Alert for Viewers of Unauthorized Content on Google Chrome
Individuals who indulge in watching pirated content, including movies, web series, TV shows, and video games online, are at risk of harm. HP Wolf Security has identified a new malware campaign, ChromeLoader, that is infecting users with detrimental Google Chrome extensions. The most recent variant, ChromeLoader Shampoo, is disseminated through websites that offer pirated movies and video games.
How does this work? Hackers trick Chrome users into downloading the fraudulent extension Shampoo, which instantly redirects the victim’s search queries to malicious websites. As a result, these criminals collect substantial profits by participating in fraudulent advertising campaigns that appear on the screen in pop-ups.
HP Wolf Security experts say that getting rid of ChromeLoader Shampoo is not as simple as uninstalling the extension. This malware uses looping scripts and a scheduled task in Windows to automatically reinstall the extension whenever the victim tries to uninstall it or reboot the device. In order to disable ChromeLoader Shampoo malware, users need to disable its mechanism using certain steps.
What Chrome users should do: How to get rid of ChromeLoader Shampoo
- The report suggests that you need to disable the scheduled task prefixed with “chrome_”. Legitimate Chrome scheduled tasks usually start with “Google” if you’re a victim of the ChromeLoader Shampoo malware.
- After that, delete the registry key located at “HKCU:\Software\Mirage Utilities”.
- Now temporarily disable the loop script by restarting the machine.
- These removal steps must be performed immediately to prevent the loop script from reinstalling the malware.
- Also check for fake OneNote documents.
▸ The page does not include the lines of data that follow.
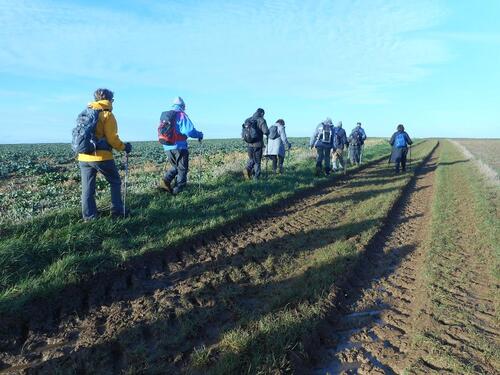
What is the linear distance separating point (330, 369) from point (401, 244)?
3.91m

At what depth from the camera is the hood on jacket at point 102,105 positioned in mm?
5918

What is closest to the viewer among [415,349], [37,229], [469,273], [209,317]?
[415,349]

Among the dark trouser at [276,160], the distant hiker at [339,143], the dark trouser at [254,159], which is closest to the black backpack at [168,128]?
the dark trouser at [254,159]

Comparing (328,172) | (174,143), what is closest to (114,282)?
(174,143)

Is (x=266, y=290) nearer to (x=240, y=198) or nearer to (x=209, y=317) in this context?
(x=209, y=317)

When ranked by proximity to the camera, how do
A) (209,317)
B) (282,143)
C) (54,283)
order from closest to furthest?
1. (209,317)
2. (54,283)
3. (282,143)

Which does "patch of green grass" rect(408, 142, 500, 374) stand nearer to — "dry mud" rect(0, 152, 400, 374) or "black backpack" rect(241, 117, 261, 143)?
"dry mud" rect(0, 152, 400, 374)

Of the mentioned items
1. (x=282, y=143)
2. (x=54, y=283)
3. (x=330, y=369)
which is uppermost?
(x=282, y=143)

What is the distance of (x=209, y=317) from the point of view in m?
3.80

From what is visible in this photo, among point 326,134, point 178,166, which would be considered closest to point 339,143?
point 326,134

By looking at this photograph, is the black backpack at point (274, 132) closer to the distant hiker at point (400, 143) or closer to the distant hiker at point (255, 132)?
the distant hiker at point (255, 132)

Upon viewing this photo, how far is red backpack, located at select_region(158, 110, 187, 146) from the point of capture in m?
8.03

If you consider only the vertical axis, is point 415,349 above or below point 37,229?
below

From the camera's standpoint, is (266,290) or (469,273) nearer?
(266,290)
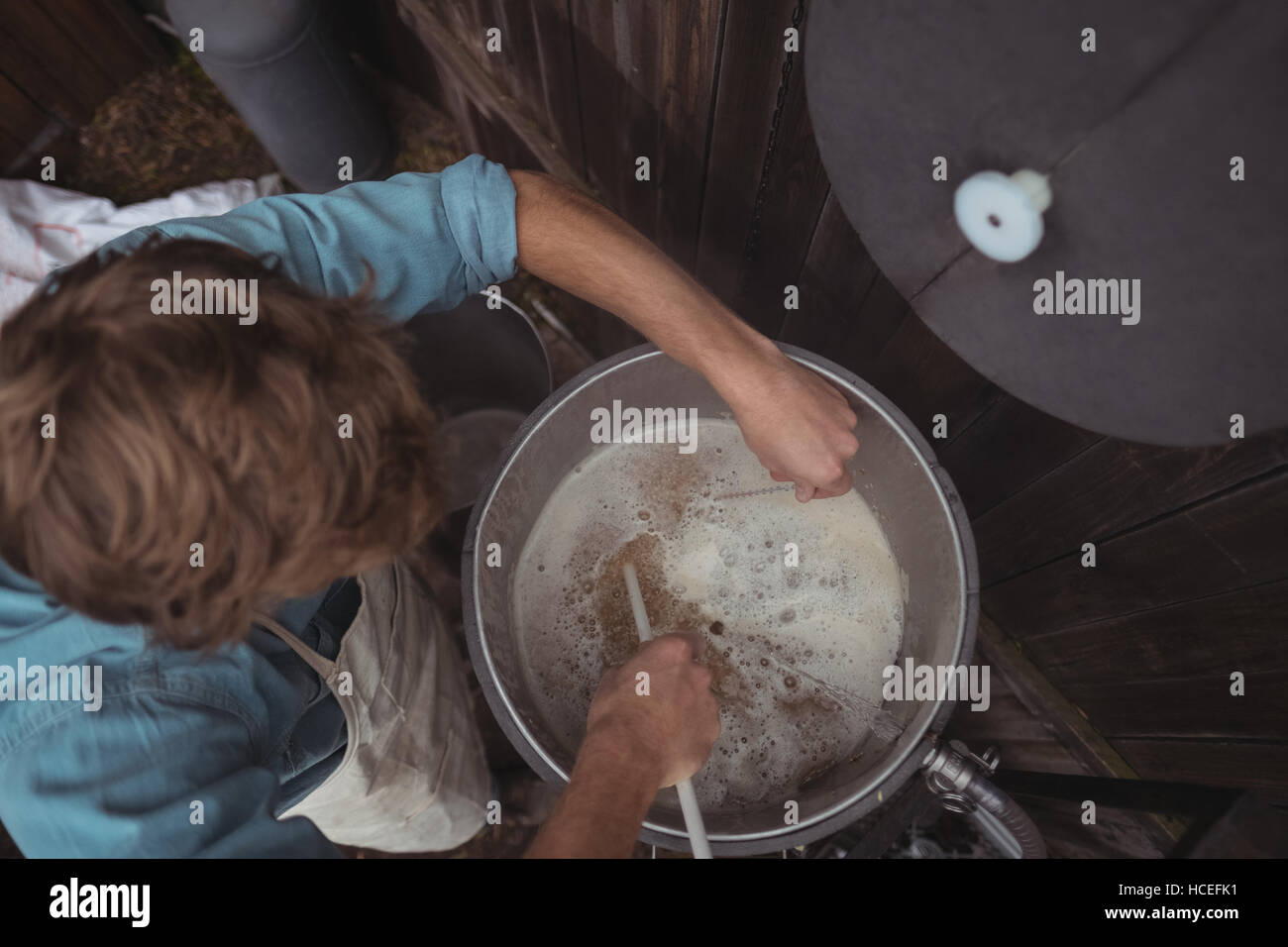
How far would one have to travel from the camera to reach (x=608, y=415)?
107 cm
It has been observed that “click here” icons are widely used to embed malware.
- The best practice to protect yourself from such threats is to avoid downloading content from untrusted or pirated websites.
How to identify if your device has Shampoo or similar ChromeLoader? A simple method involves checking if Chrome is running with the “–load-extension” argument. ChromeLoader uses this argument to load the extension into a Chrome session.